De Secretaris-Generaal heeft deelgenomen aan vergaderingen van de Veiligheidsraad buiten de zetel, in Afrika (Addis Abeba, januari 1972) en in Latijns-Amerika (Panama, maart 1973).
Hij heeft vergaderingen van de Organisatie voor Afrikaanse Eenheid (OAE) toegesproken en bijgewoond te Rabat (juni 1972 ter gelegenheid van de tiende verjaardag van de OAE, te Addis Abeba (mei 1973) en te Mogadiscio (juni 1974). Hij sprak ook de Organisatie van Amerikaanse Staten (OAS) in Washington toe (maart 1972).
In februari 1973 nam de Secretaris-Generaal deel aan de Internationale Conferentie van Parijs over Vietnam; in december van datzelfde jaar zat hij de eerste fase van de Vredesconferentie van Genève over het Midden-Oosten voor.
In juli 1973 sprak de heer Waldheim de Conferentie over Europese Veiligheid en Samenwerking in Helsinki toe.
Op uitnodiging van hun respectieve regeringen bracht de Secretaris-Generaal officiële bezoeken aan een aantal landen in Afrika, Azië, Latijns-Amerika, het Midden-Oosten en Europa.

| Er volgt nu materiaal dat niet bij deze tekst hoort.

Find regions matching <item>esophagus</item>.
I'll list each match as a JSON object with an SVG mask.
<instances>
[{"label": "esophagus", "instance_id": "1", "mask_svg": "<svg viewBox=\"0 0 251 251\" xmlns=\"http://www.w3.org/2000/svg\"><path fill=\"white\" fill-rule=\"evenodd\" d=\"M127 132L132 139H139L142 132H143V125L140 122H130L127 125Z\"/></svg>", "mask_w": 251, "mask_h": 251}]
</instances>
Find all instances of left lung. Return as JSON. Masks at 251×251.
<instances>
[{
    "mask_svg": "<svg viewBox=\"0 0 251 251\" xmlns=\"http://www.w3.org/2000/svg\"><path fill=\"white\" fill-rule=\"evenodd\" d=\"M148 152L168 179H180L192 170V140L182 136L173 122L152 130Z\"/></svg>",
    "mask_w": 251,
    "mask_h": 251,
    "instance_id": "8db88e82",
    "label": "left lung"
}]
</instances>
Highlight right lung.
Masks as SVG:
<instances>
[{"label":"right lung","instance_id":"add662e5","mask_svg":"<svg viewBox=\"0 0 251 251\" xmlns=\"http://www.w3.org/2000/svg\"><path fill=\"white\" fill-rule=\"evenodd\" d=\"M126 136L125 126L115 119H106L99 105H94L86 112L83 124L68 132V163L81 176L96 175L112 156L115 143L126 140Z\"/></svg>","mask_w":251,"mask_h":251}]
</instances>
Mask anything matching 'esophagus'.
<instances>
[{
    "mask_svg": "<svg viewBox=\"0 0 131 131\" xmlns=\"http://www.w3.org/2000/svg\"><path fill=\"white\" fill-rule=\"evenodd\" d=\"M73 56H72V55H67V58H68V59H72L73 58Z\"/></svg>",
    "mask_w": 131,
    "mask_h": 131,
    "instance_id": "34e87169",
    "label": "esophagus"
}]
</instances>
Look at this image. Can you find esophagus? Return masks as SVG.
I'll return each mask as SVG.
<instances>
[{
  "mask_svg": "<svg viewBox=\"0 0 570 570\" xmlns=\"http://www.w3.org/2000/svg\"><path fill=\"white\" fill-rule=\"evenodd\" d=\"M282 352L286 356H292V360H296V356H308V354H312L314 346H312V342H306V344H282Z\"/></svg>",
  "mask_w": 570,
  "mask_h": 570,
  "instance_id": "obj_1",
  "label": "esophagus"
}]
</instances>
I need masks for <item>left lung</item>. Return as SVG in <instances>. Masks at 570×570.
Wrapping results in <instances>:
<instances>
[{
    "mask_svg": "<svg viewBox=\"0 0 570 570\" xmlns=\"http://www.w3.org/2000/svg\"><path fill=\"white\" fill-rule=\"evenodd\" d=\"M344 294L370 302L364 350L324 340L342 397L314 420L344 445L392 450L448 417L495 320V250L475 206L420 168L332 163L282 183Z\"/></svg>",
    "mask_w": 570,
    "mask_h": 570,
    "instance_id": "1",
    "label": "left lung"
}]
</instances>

De heer Waldheim, gehuwd en vader van drie kinderen, is de auteur van een werk over het buitenlands beleid van Oostenrijk, The Austrian Example, dat is gepubliceerd in het Duits, Engels en Frans.
De heer Waldheim overleed op 14 juni 2007 in Wenen, Oostenrijk, op de leeftijd van 88 jaar.